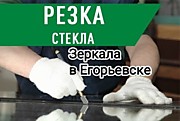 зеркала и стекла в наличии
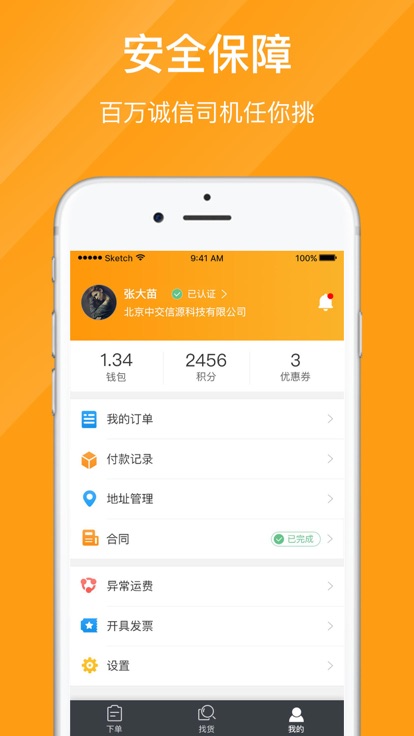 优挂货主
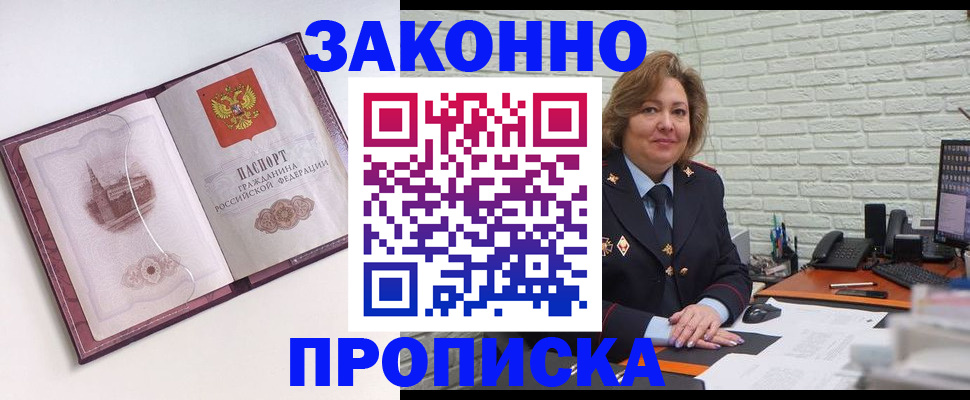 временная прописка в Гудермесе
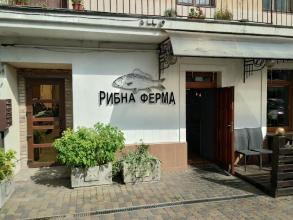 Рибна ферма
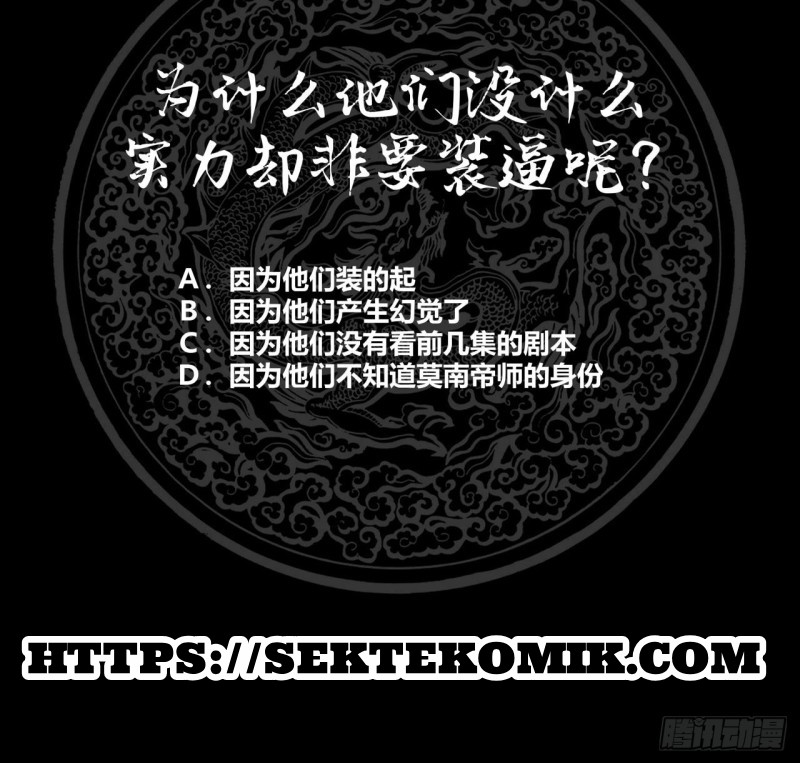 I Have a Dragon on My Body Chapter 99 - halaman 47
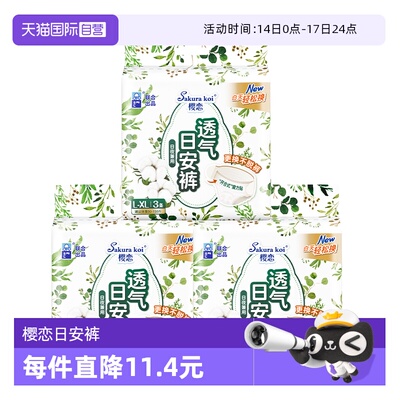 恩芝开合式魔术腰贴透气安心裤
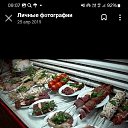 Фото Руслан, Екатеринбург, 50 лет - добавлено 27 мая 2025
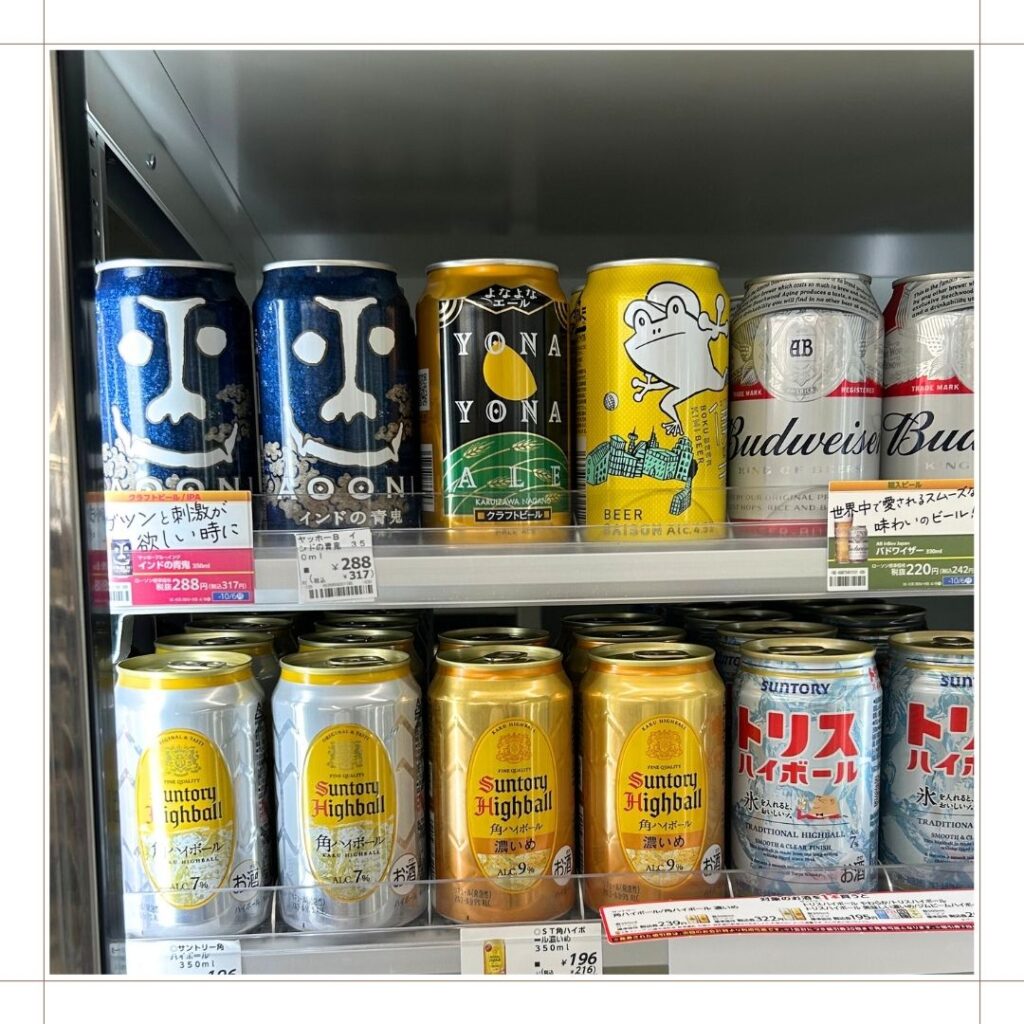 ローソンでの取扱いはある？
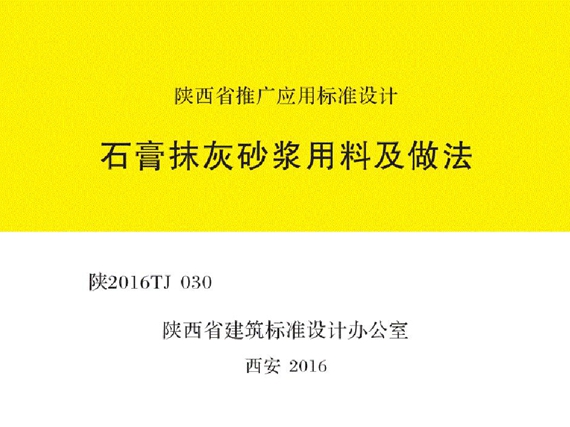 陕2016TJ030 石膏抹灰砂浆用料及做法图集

==========

WHAT YOU WILL DO: Could you quote every line of text in the data above word for word, leaving the pictures out of your answer?

TASK RESULT:
 зеркала и стекла в наличии
 优挂货主
 временная прописка в Гудермесе
 Рибна ферма
 I Have a Dragon on My Body Chapter 99 - halaman 47
 恩芝开合式魔术腰贴透气安心裤
 Фото Руслан, Екатеринбург, 50 лет - добавлено 27 мая 2025
 ローソンでの取扱いはある？
 陕2016TJ030 石膏抹灰砂浆用料及做法图集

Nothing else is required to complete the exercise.